A Turkey country-specific exchange traded fund retreated on Wednesday as the lira continued to tumble despite the government’s attempts to stabilize the currency.
The iShares MSCI Turkey ETF (NasdaqGM: TUR) fell 10.7% on Wednesday after surging 21.2% on Monday and declining 13.7% on Friday.
The lira depreciated more than 6% against the U.S. dollar, erasing part of the currency’s rebound since last week, after Turkey’s government guaranteed returns on certain lira bank deposit accounts at a rate similar to those on foreign currency in a bid to support the local currency, the Wall Street Journal reports. The plan was implemented to try and support a precipitous plunge in the lira currency this year.
Some analysts initially believed that the program, which encourages savers to keep money in the Turkish lira, would fuel an increase in deposits. President Recep Tayyip Erdogan stated that lira deposits rose by 23.8 billion lira, or about $2 billion, after the announcement.
Economists also believed that the government also may have intervened heavily in foreign exchange markets by purchasing lira to support the currency.

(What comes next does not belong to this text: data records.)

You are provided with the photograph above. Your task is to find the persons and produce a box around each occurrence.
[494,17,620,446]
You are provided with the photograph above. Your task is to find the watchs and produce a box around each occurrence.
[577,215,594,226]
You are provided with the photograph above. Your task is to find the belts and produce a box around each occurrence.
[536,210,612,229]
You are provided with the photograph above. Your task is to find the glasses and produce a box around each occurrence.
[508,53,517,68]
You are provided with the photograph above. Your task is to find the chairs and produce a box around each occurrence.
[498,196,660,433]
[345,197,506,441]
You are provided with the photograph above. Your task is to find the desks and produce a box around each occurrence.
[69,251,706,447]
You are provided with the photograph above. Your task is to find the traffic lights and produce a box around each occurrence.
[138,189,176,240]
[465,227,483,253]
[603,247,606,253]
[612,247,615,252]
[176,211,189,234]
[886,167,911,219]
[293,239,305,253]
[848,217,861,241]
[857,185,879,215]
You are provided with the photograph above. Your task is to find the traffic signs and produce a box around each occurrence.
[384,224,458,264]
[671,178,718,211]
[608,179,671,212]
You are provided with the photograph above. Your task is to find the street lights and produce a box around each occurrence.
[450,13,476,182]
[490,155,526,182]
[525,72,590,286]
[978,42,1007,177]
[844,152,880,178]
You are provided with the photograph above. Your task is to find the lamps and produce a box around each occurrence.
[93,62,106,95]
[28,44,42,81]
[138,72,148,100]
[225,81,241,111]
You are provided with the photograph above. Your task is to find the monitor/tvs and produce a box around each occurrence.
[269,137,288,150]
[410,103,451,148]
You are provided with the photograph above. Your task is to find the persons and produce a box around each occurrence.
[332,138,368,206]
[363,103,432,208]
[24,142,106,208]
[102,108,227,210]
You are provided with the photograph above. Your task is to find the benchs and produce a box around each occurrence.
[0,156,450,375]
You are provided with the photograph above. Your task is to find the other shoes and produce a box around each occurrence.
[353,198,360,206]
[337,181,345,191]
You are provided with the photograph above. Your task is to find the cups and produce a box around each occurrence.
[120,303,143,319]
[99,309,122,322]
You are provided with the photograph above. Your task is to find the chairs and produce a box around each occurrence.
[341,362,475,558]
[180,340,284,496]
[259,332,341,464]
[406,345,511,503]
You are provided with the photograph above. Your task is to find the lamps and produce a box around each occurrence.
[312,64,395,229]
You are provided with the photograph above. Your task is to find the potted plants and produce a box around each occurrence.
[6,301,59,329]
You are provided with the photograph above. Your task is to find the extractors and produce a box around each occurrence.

“The narrative on what drove the rapid appreciation last week has changed now toward foreign-currency intervention rather than increased lira deposits,” Erik Meyersson, a senior economist at Swedish bank Handelsbanken, told the WSJ.
However, high inflation will be the core hurdle to getting Turkish citizens to hold the lira again. Turks have sought to convert to dollars, euros, and gold instead of the lira.
“Today we’re seeing the lira depreciate again, and I don’t see any real arguments to why the lira should stabilize,” Meyersson added.
Turkey’s central bank stated on Wednesday that it would target 5% inflation and allow the exchange rate to be determined by market fundamentals or supply and demand. Meanwhile, investors and economists warned that they have lost confidence in the central bank’s ability, partially due to political pressure.